Dancer’s diet-Protein

Dancer’s diet-Protein
by Vishwa Kiran

Protein is derived from both animal and plant sources. Unlike carbohydrates and fats, protein contains nitrogen, which enables it to form amino acids, the building blocks of living tissue. There are 22 specific amino acids, but nine of them must be supplied to the body through food in order to survive. These are known as essential amino acids. Foods that contain all nine essential amino acids are known as complete proteins.
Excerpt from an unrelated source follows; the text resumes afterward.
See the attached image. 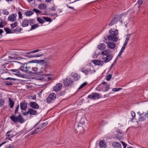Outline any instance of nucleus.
Segmentation results:
<instances>
[{"mask_svg": "<svg viewBox=\"0 0 148 148\" xmlns=\"http://www.w3.org/2000/svg\"><path fill=\"white\" fill-rule=\"evenodd\" d=\"M121 142L122 143L124 148H125L127 147V144L122 141H121Z\"/></svg>", "mask_w": 148, "mask_h": 148, "instance_id": "e2e57ef3", "label": "nucleus"}, {"mask_svg": "<svg viewBox=\"0 0 148 148\" xmlns=\"http://www.w3.org/2000/svg\"><path fill=\"white\" fill-rule=\"evenodd\" d=\"M4 30L7 34L14 33L13 29L11 30L8 27H5L4 28Z\"/></svg>", "mask_w": 148, "mask_h": 148, "instance_id": "c85d7f7f", "label": "nucleus"}, {"mask_svg": "<svg viewBox=\"0 0 148 148\" xmlns=\"http://www.w3.org/2000/svg\"><path fill=\"white\" fill-rule=\"evenodd\" d=\"M17 15L16 14H12L10 15L8 18L9 21L14 22L16 20Z\"/></svg>", "mask_w": 148, "mask_h": 148, "instance_id": "1a4fd4ad", "label": "nucleus"}, {"mask_svg": "<svg viewBox=\"0 0 148 148\" xmlns=\"http://www.w3.org/2000/svg\"><path fill=\"white\" fill-rule=\"evenodd\" d=\"M112 77V75L111 74H109L106 77V80L107 81H109L111 79Z\"/></svg>", "mask_w": 148, "mask_h": 148, "instance_id": "de8ad7c7", "label": "nucleus"}, {"mask_svg": "<svg viewBox=\"0 0 148 148\" xmlns=\"http://www.w3.org/2000/svg\"><path fill=\"white\" fill-rule=\"evenodd\" d=\"M101 84L103 85L102 87L103 89L102 90L103 92H106L108 91L110 88V85L108 84L107 82H103L101 83Z\"/></svg>", "mask_w": 148, "mask_h": 148, "instance_id": "6e6552de", "label": "nucleus"}, {"mask_svg": "<svg viewBox=\"0 0 148 148\" xmlns=\"http://www.w3.org/2000/svg\"><path fill=\"white\" fill-rule=\"evenodd\" d=\"M19 69H12L10 70V71L12 72L13 73V74L15 75L21 77H23L25 76V75L24 74L21 73Z\"/></svg>", "mask_w": 148, "mask_h": 148, "instance_id": "0eeeda50", "label": "nucleus"}, {"mask_svg": "<svg viewBox=\"0 0 148 148\" xmlns=\"http://www.w3.org/2000/svg\"><path fill=\"white\" fill-rule=\"evenodd\" d=\"M112 145L114 148H121V145L119 143L114 142L112 143Z\"/></svg>", "mask_w": 148, "mask_h": 148, "instance_id": "aec40b11", "label": "nucleus"}, {"mask_svg": "<svg viewBox=\"0 0 148 148\" xmlns=\"http://www.w3.org/2000/svg\"><path fill=\"white\" fill-rule=\"evenodd\" d=\"M107 44L108 47L111 49H113L116 46L114 43L112 42H108Z\"/></svg>", "mask_w": 148, "mask_h": 148, "instance_id": "6ab92c4d", "label": "nucleus"}, {"mask_svg": "<svg viewBox=\"0 0 148 148\" xmlns=\"http://www.w3.org/2000/svg\"><path fill=\"white\" fill-rule=\"evenodd\" d=\"M38 63L42 64V65L45 66L46 67L48 66V64L47 62L45 60H40L38 61Z\"/></svg>", "mask_w": 148, "mask_h": 148, "instance_id": "412c9836", "label": "nucleus"}, {"mask_svg": "<svg viewBox=\"0 0 148 148\" xmlns=\"http://www.w3.org/2000/svg\"><path fill=\"white\" fill-rule=\"evenodd\" d=\"M27 103L24 101H22L20 104V107L22 110H25L27 108Z\"/></svg>", "mask_w": 148, "mask_h": 148, "instance_id": "2eb2a0df", "label": "nucleus"}, {"mask_svg": "<svg viewBox=\"0 0 148 148\" xmlns=\"http://www.w3.org/2000/svg\"><path fill=\"white\" fill-rule=\"evenodd\" d=\"M106 47V46L104 44L100 43L98 46V48L100 50H104Z\"/></svg>", "mask_w": 148, "mask_h": 148, "instance_id": "b1692460", "label": "nucleus"}, {"mask_svg": "<svg viewBox=\"0 0 148 148\" xmlns=\"http://www.w3.org/2000/svg\"><path fill=\"white\" fill-rule=\"evenodd\" d=\"M29 20L24 19L22 21L21 25L23 27H25L29 25Z\"/></svg>", "mask_w": 148, "mask_h": 148, "instance_id": "a211bd4d", "label": "nucleus"}, {"mask_svg": "<svg viewBox=\"0 0 148 148\" xmlns=\"http://www.w3.org/2000/svg\"><path fill=\"white\" fill-rule=\"evenodd\" d=\"M101 95L97 92H92L90 95H88V98L90 99H99L101 98Z\"/></svg>", "mask_w": 148, "mask_h": 148, "instance_id": "39448f33", "label": "nucleus"}, {"mask_svg": "<svg viewBox=\"0 0 148 148\" xmlns=\"http://www.w3.org/2000/svg\"><path fill=\"white\" fill-rule=\"evenodd\" d=\"M125 47H126L124 45H123L120 51L119 54H118V56H121L122 53L123 52V51L124 50V49H125Z\"/></svg>", "mask_w": 148, "mask_h": 148, "instance_id": "e433bc0d", "label": "nucleus"}, {"mask_svg": "<svg viewBox=\"0 0 148 148\" xmlns=\"http://www.w3.org/2000/svg\"><path fill=\"white\" fill-rule=\"evenodd\" d=\"M33 67L32 64H27L26 71V74H32Z\"/></svg>", "mask_w": 148, "mask_h": 148, "instance_id": "f8f14e48", "label": "nucleus"}, {"mask_svg": "<svg viewBox=\"0 0 148 148\" xmlns=\"http://www.w3.org/2000/svg\"><path fill=\"white\" fill-rule=\"evenodd\" d=\"M56 95L54 93L49 94L48 97L47 98V101L48 103H53L56 98Z\"/></svg>", "mask_w": 148, "mask_h": 148, "instance_id": "423d86ee", "label": "nucleus"}, {"mask_svg": "<svg viewBox=\"0 0 148 148\" xmlns=\"http://www.w3.org/2000/svg\"><path fill=\"white\" fill-rule=\"evenodd\" d=\"M81 71L84 73L85 75L93 74L95 72V70L92 67H89L88 68H83L81 69Z\"/></svg>", "mask_w": 148, "mask_h": 148, "instance_id": "20e7f679", "label": "nucleus"}, {"mask_svg": "<svg viewBox=\"0 0 148 148\" xmlns=\"http://www.w3.org/2000/svg\"><path fill=\"white\" fill-rule=\"evenodd\" d=\"M121 89H122L121 88H113L112 89V91L114 92H116V91L120 90Z\"/></svg>", "mask_w": 148, "mask_h": 148, "instance_id": "864d4df0", "label": "nucleus"}, {"mask_svg": "<svg viewBox=\"0 0 148 148\" xmlns=\"http://www.w3.org/2000/svg\"><path fill=\"white\" fill-rule=\"evenodd\" d=\"M14 63L13 64L17 66V69H19L20 70L24 72H25L26 73V70H27V64H22L21 62L16 61H14Z\"/></svg>", "mask_w": 148, "mask_h": 148, "instance_id": "f03ea898", "label": "nucleus"}, {"mask_svg": "<svg viewBox=\"0 0 148 148\" xmlns=\"http://www.w3.org/2000/svg\"><path fill=\"white\" fill-rule=\"evenodd\" d=\"M19 56L18 54L15 53H11L8 56V58L9 60H17Z\"/></svg>", "mask_w": 148, "mask_h": 148, "instance_id": "ddd939ff", "label": "nucleus"}, {"mask_svg": "<svg viewBox=\"0 0 148 148\" xmlns=\"http://www.w3.org/2000/svg\"><path fill=\"white\" fill-rule=\"evenodd\" d=\"M43 127V126L40 125L39 127L36 128L35 129L37 130V131L39 132L40 130Z\"/></svg>", "mask_w": 148, "mask_h": 148, "instance_id": "bf43d9fd", "label": "nucleus"}, {"mask_svg": "<svg viewBox=\"0 0 148 148\" xmlns=\"http://www.w3.org/2000/svg\"><path fill=\"white\" fill-rule=\"evenodd\" d=\"M40 50H39L38 49H36L35 50H34L32 51H31L28 52H27L26 53L28 54H30L31 53H34L38 52L39 51H40Z\"/></svg>", "mask_w": 148, "mask_h": 148, "instance_id": "c03bdc74", "label": "nucleus"}, {"mask_svg": "<svg viewBox=\"0 0 148 148\" xmlns=\"http://www.w3.org/2000/svg\"><path fill=\"white\" fill-rule=\"evenodd\" d=\"M5 103L4 99H0V107H2Z\"/></svg>", "mask_w": 148, "mask_h": 148, "instance_id": "49530a36", "label": "nucleus"}, {"mask_svg": "<svg viewBox=\"0 0 148 148\" xmlns=\"http://www.w3.org/2000/svg\"><path fill=\"white\" fill-rule=\"evenodd\" d=\"M18 19H22V14L20 11L18 12Z\"/></svg>", "mask_w": 148, "mask_h": 148, "instance_id": "09e8293b", "label": "nucleus"}, {"mask_svg": "<svg viewBox=\"0 0 148 148\" xmlns=\"http://www.w3.org/2000/svg\"><path fill=\"white\" fill-rule=\"evenodd\" d=\"M109 35L107 37L108 40L116 42L118 40V38L116 37L118 34L117 29L114 30L112 29H110L109 31Z\"/></svg>", "mask_w": 148, "mask_h": 148, "instance_id": "f257e3e1", "label": "nucleus"}, {"mask_svg": "<svg viewBox=\"0 0 148 148\" xmlns=\"http://www.w3.org/2000/svg\"><path fill=\"white\" fill-rule=\"evenodd\" d=\"M34 12L32 11L28 10L25 12V15L27 16H30L33 14Z\"/></svg>", "mask_w": 148, "mask_h": 148, "instance_id": "473e14b6", "label": "nucleus"}, {"mask_svg": "<svg viewBox=\"0 0 148 148\" xmlns=\"http://www.w3.org/2000/svg\"><path fill=\"white\" fill-rule=\"evenodd\" d=\"M47 5L44 3H41L40 4L38 8L42 10H45L46 9Z\"/></svg>", "mask_w": 148, "mask_h": 148, "instance_id": "bb28decb", "label": "nucleus"}, {"mask_svg": "<svg viewBox=\"0 0 148 148\" xmlns=\"http://www.w3.org/2000/svg\"><path fill=\"white\" fill-rule=\"evenodd\" d=\"M143 0H138L137 3L139 5V6L142 4L143 2Z\"/></svg>", "mask_w": 148, "mask_h": 148, "instance_id": "4d7b16f0", "label": "nucleus"}, {"mask_svg": "<svg viewBox=\"0 0 148 148\" xmlns=\"http://www.w3.org/2000/svg\"><path fill=\"white\" fill-rule=\"evenodd\" d=\"M116 132L118 133L117 134L116 137L117 139H119L122 140V136H123V132L121 130H117L116 131Z\"/></svg>", "mask_w": 148, "mask_h": 148, "instance_id": "f3484780", "label": "nucleus"}, {"mask_svg": "<svg viewBox=\"0 0 148 148\" xmlns=\"http://www.w3.org/2000/svg\"><path fill=\"white\" fill-rule=\"evenodd\" d=\"M38 25L37 24L34 25H32L30 29V30L35 29L38 27Z\"/></svg>", "mask_w": 148, "mask_h": 148, "instance_id": "37998d69", "label": "nucleus"}, {"mask_svg": "<svg viewBox=\"0 0 148 148\" xmlns=\"http://www.w3.org/2000/svg\"><path fill=\"white\" fill-rule=\"evenodd\" d=\"M6 136H8V138H11L13 137L14 135H13V131L10 130L8 131L6 133Z\"/></svg>", "mask_w": 148, "mask_h": 148, "instance_id": "4be33fe9", "label": "nucleus"}, {"mask_svg": "<svg viewBox=\"0 0 148 148\" xmlns=\"http://www.w3.org/2000/svg\"><path fill=\"white\" fill-rule=\"evenodd\" d=\"M40 70L37 67H33V71H32V74H38L40 73Z\"/></svg>", "mask_w": 148, "mask_h": 148, "instance_id": "a878e982", "label": "nucleus"}, {"mask_svg": "<svg viewBox=\"0 0 148 148\" xmlns=\"http://www.w3.org/2000/svg\"><path fill=\"white\" fill-rule=\"evenodd\" d=\"M131 115L133 117H135V114L134 111H131Z\"/></svg>", "mask_w": 148, "mask_h": 148, "instance_id": "0e129e2a", "label": "nucleus"}, {"mask_svg": "<svg viewBox=\"0 0 148 148\" xmlns=\"http://www.w3.org/2000/svg\"><path fill=\"white\" fill-rule=\"evenodd\" d=\"M18 23L16 21L10 25V26L12 29H13L16 27L17 26Z\"/></svg>", "mask_w": 148, "mask_h": 148, "instance_id": "a19ab883", "label": "nucleus"}, {"mask_svg": "<svg viewBox=\"0 0 148 148\" xmlns=\"http://www.w3.org/2000/svg\"><path fill=\"white\" fill-rule=\"evenodd\" d=\"M73 82V80L71 78H66L65 80H64V84L66 86H70Z\"/></svg>", "mask_w": 148, "mask_h": 148, "instance_id": "9d476101", "label": "nucleus"}, {"mask_svg": "<svg viewBox=\"0 0 148 148\" xmlns=\"http://www.w3.org/2000/svg\"><path fill=\"white\" fill-rule=\"evenodd\" d=\"M88 84V83L86 82H85L82 84L79 88L78 90H80L83 87L85 86L86 85Z\"/></svg>", "mask_w": 148, "mask_h": 148, "instance_id": "79ce46f5", "label": "nucleus"}, {"mask_svg": "<svg viewBox=\"0 0 148 148\" xmlns=\"http://www.w3.org/2000/svg\"><path fill=\"white\" fill-rule=\"evenodd\" d=\"M9 105L10 106V108H12L14 105V102L13 99L11 98H9Z\"/></svg>", "mask_w": 148, "mask_h": 148, "instance_id": "c756f323", "label": "nucleus"}, {"mask_svg": "<svg viewBox=\"0 0 148 148\" xmlns=\"http://www.w3.org/2000/svg\"><path fill=\"white\" fill-rule=\"evenodd\" d=\"M47 122H44V123H42V124H40V125H41V126H43V127H44L46 125H47Z\"/></svg>", "mask_w": 148, "mask_h": 148, "instance_id": "338daca9", "label": "nucleus"}, {"mask_svg": "<svg viewBox=\"0 0 148 148\" xmlns=\"http://www.w3.org/2000/svg\"><path fill=\"white\" fill-rule=\"evenodd\" d=\"M103 61H101L99 60V63H98V65L101 66H102L103 64Z\"/></svg>", "mask_w": 148, "mask_h": 148, "instance_id": "69168bd1", "label": "nucleus"}, {"mask_svg": "<svg viewBox=\"0 0 148 148\" xmlns=\"http://www.w3.org/2000/svg\"><path fill=\"white\" fill-rule=\"evenodd\" d=\"M10 118L14 123H16L18 121L21 123H23L24 121L23 119L21 114H20L18 116L16 117L13 115L10 116Z\"/></svg>", "mask_w": 148, "mask_h": 148, "instance_id": "7ed1b4c3", "label": "nucleus"}, {"mask_svg": "<svg viewBox=\"0 0 148 148\" xmlns=\"http://www.w3.org/2000/svg\"><path fill=\"white\" fill-rule=\"evenodd\" d=\"M6 79L7 80H15L16 79L15 78H12L11 77H8L5 79Z\"/></svg>", "mask_w": 148, "mask_h": 148, "instance_id": "774afa93", "label": "nucleus"}, {"mask_svg": "<svg viewBox=\"0 0 148 148\" xmlns=\"http://www.w3.org/2000/svg\"><path fill=\"white\" fill-rule=\"evenodd\" d=\"M130 34H129V35H128L127 36L126 38V39L125 40V43L123 45H124L125 46H126V45L127 44L130 38Z\"/></svg>", "mask_w": 148, "mask_h": 148, "instance_id": "f704fd0d", "label": "nucleus"}, {"mask_svg": "<svg viewBox=\"0 0 148 148\" xmlns=\"http://www.w3.org/2000/svg\"><path fill=\"white\" fill-rule=\"evenodd\" d=\"M29 20V22L30 25H32V24H34V21L33 19H31Z\"/></svg>", "mask_w": 148, "mask_h": 148, "instance_id": "5fc2aeb1", "label": "nucleus"}, {"mask_svg": "<svg viewBox=\"0 0 148 148\" xmlns=\"http://www.w3.org/2000/svg\"><path fill=\"white\" fill-rule=\"evenodd\" d=\"M117 21V18L116 17H114L112 19L110 23L108 25L110 26H112L114 25V23H115Z\"/></svg>", "mask_w": 148, "mask_h": 148, "instance_id": "393cba45", "label": "nucleus"}, {"mask_svg": "<svg viewBox=\"0 0 148 148\" xmlns=\"http://www.w3.org/2000/svg\"><path fill=\"white\" fill-rule=\"evenodd\" d=\"M29 104L30 107L34 109H38L39 108L38 104L35 102H31Z\"/></svg>", "mask_w": 148, "mask_h": 148, "instance_id": "dca6fc26", "label": "nucleus"}, {"mask_svg": "<svg viewBox=\"0 0 148 148\" xmlns=\"http://www.w3.org/2000/svg\"><path fill=\"white\" fill-rule=\"evenodd\" d=\"M22 30V29L21 28L17 27L14 30L13 29V32H14V33L15 32V33H17L21 32Z\"/></svg>", "mask_w": 148, "mask_h": 148, "instance_id": "c9c22d12", "label": "nucleus"}, {"mask_svg": "<svg viewBox=\"0 0 148 148\" xmlns=\"http://www.w3.org/2000/svg\"><path fill=\"white\" fill-rule=\"evenodd\" d=\"M37 20L39 23L41 24H42L45 22L44 20L40 17H37Z\"/></svg>", "mask_w": 148, "mask_h": 148, "instance_id": "4c0bfd02", "label": "nucleus"}, {"mask_svg": "<svg viewBox=\"0 0 148 148\" xmlns=\"http://www.w3.org/2000/svg\"><path fill=\"white\" fill-rule=\"evenodd\" d=\"M42 18L47 22H51V19L48 17L43 16Z\"/></svg>", "mask_w": 148, "mask_h": 148, "instance_id": "58836bf2", "label": "nucleus"}, {"mask_svg": "<svg viewBox=\"0 0 148 148\" xmlns=\"http://www.w3.org/2000/svg\"><path fill=\"white\" fill-rule=\"evenodd\" d=\"M19 108V105H18L16 107V109L14 111L15 114L18 113V111Z\"/></svg>", "mask_w": 148, "mask_h": 148, "instance_id": "3c124183", "label": "nucleus"}, {"mask_svg": "<svg viewBox=\"0 0 148 148\" xmlns=\"http://www.w3.org/2000/svg\"><path fill=\"white\" fill-rule=\"evenodd\" d=\"M73 79L75 80L79 79L80 77V76L79 75H78L77 74H74L73 76Z\"/></svg>", "mask_w": 148, "mask_h": 148, "instance_id": "72a5a7b5", "label": "nucleus"}, {"mask_svg": "<svg viewBox=\"0 0 148 148\" xmlns=\"http://www.w3.org/2000/svg\"><path fill=\"white\" fill-rule=\"evenodd\" d=\"M109 53L110 51L109 50H106L102 51L101 54L102 55L107 56V55H109Z\"/></svg>", "mask_w": 148, "mask_h": 148, "instance_id": "2f4dec72", "label": "nucleus"}, {"mask_svg": "<svg viewBox=\"0 0 148 148\" xmlns=\"http://www.w3.org/2000/svg\"><path fill=\"white\" fill-rule=\"evenodd\" d=\"M5 22L4 21H2L1 20V21L0 23V28H3L4 27L3 25Z\"/></svg>", "mask_w": 148, "mask_h": 148, "instance_id": "8fccbe9b", "label": "nucleus"}, {"mask_svg": "<svg viewBox=\"0 0 148 148\" xmlns=\"http://www.w3.org/2000/svg\"><path fill=\"white\" fill-rule=\"evenodd\" d=\"M62 84L61 83H58L56 84V85L54 86L53 89L56 91H60L62 88Z\"/></svg>", "mask_w": 148, "mask_h": 148, "instance_id": "4468645a", "label": "nucleus"}, {"mask_svg": "<svg viewBox=\"0 0 148 148\" xmlns=\"http://www.w3.org/2000/svg\"><path fill=\"white\" fill-rule=\"evenodd\" d=\"M29 114L31 115H36L37 114V111L32 108H29Z\"/></svg>", "mask_w": 148, "mask_h": 148, "instance_id": "5701e85b", "label": "nucleus"}, {"mask_svg": "<svg viewBox=\"0 0 148 148\" xmlns=\"http://www.w3.org/2000/svg\"><path fill=\"white\" fill-rule=\"evenodd\" d=\"M101 85H99L96 88V90L97 91H100L101 89Z\"/></svg>", "mask_w": 148, "mask_h": 148, "instance_id": "a18cd8bd", "label": "nucleus"}, {"mask_svg": "<svg viewBox=\"0 0 148 148\" xmlns=\"http://www.w3.org/2000/svg\"><path fill=\"white\" fill-rule=\"evenodd\" d=\"M99 60H93V63L96 65H98V63Z\"/></svg>", "mask_w": 148, "mask_h": 148, "instance_id": "13d9d810", "label": "nucleus"}, {"mask_svg": "<svg viewBox=\"0 0 148 148\" xmlns=\"http://www.w3.org/2000/svg\"><path fill=\"white\" fill-rule=\"evenodd\" d=\"M5 84L6 85H12L13 84V83L12 82H5Z\"/></svg>", "mask_w": 148, "mask_h": 148, "instance_id": "680f3d73", "label": "nucleus"}, {"mask_svg": "<svg viewBox=\"0 0 148 148\" xmlns=\"http://www.w3.org/2000/svg\"><path fill=\"white\" fill-rule=\"evenodd\" d=\"M113 57V56L111 54L106 56V57H103L102 58V60L105 63L108 62L112 59Z\"/></svg>", "mask_w": 148, "mask_h": 148, "instance_id": "9b49d317", "label": "nucleus"}, {"mask_svg": "<svg viewBox=\"0 0 148 148\" xmlns=\"http://www.w3.org/2000/svg\"><path fill=\"white\" fill-rule=\"evenodd\" d=\"M38 132L37 131V130H36V129L33 131L31 132L30 133V134L31 135H33L34 134H35L36 133Z\"/></svg>", "mask_w": 148, "mask_h": 148, "instance_id": "603ef678", "label": "nucleus"}, {"mask_svg": "<svg viewBox=\"0 0 148 148\" xmlns=\"http://www.w3.org/2000/svg\"><path fill=\"white\" fill-rule=\"evenodd\" d=\"M33 10L37 14H39L41 12L39 10L35 8H34Z\"/></svg>", "mask_w": 148, "mask_h": 148, "instance_id": "6e6d98bb", "label": "nucleus"}, {"mask_svg": "<svg viewBox=\"0 0 148 148\" xmlns=\"http://www.w3.org/2000/svg\"><path fill=\"white\" fill-rule=\"evenodd\" d=\"M43 55V54H38L34 55H31L30 56L29 55H26V56H27V57L29 58H34V57H40L42 56Z\"/></svg>", "mask_w": 148, "mask_h": 148, "instance_id": "cd10ccee", "label": "nucleus"}, {"mask_svg": "<svg viewBox=\"0 0 148 148\" xmlns=\"http://www.w3.org/2000/svg\"><path fill=\"white\" fill-rule=\"evenodd\" d=\"M3 13L4 14L8 15L9 14V13L8 11L6 10H3Z\"/></svg>", "mask_w": 148, "mask_h": 148, "instance_id": "052dcab7", "label": "nucleus"}, {"mask_svg": "<svg viewBox=\"0 0 148 148\" xmlns=\"http://www.w3.org/2000/svg\"><path fill=\"white\" fill-rule=\"evenodd\" d=\"M78 131L79 130V132L81 133H82L84 130V129L83 127H82V126H79L78 127Z\"/></svg>", "mask_w": 148, "mask_h": 148, "instance_id": "ea45409f", "label": "nucleus"}, {"mask_svg": "<svg viewBox=\"0 0 148 148\" xmlns=\"http://www.w3.org/2000/svg\"><path fill=\"white\" fill-rule=\"evenodd\" d=\"M99 146L101 147L105 148L106 146V144L103 140H101L99 143Z\"/></svg>", "mask_w": 148, "mask_h": 148, "instance_id": "7c9ffc66", "label": "nucleus"}]
</instances>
Key functions of protein include:

Structural- Protein is the major component of muscles, tendons, ligaments and bone matrix.
Fluid balance- without protein, blood pressure forces fluid into the cells and the body becomes bloated.
Protein is needed to synthesize many hormones.
Protein is needed to form all enzymes. Enzymes are catalysts in chemical reactions.
Acid/ base (pH) balance. Without protein the body becomes acidic.
Formation of antibodies.
Body stores of protein can be converted to glucose in starvation.
Protein supplies 4 kcal of energy per gram.

The average adult only needs about 0.8 grams of protein per kg body weight to stay healthy. To estimate your protein needs, multiply your body weight in pounds by 0.36. For example, a 115 lb(52 kilos) dancer would require about 41 grams of protein a day ( 115 lb* 0.36 + 41.4 grams of protein).

Dancers tend to consume more protein than they need. Because many dancers also eat too few carbohydrates, some of this protein must then be converted to glucose. Too much protein is hard on the kidneys and can lead to a diet high in saturated fat if too much is from animal sources.

For most people, protein should represent about 10- 20 percent of the total dietary intake. Of the protein one does consume, about 20 percent needs to be “complete”, that is, contain all nine essential amino acids. Complete proteins include meat, fish and poultry; however, all nine essential amino acids can also be derived by specific combinations of nonanimal proteins. For our 52 kilos dancer, 20 percent of her 41 grams of protein, or 8.2 grams, should be complete protein.

There continues to be controversy over how much protein a person engaged in athletic activity needs for optimal performance. It is observed that protein may be lost through strenuous work and sweating, It is found that many female dancers have difficulty trying to lose weight with protein intakes of 10- 1 5 percent and fat intakes below 25%, especially on diets under 1200 kcal.

It is necessary that dancers maintain a standard intake of proteins on a daily basis. Recommended intake for dancers- protein- 15-20 % of total intake, 20% of protein intake should be essential amino acids (Chicken, fish, beef, pork or nonanimal complimentary proteins).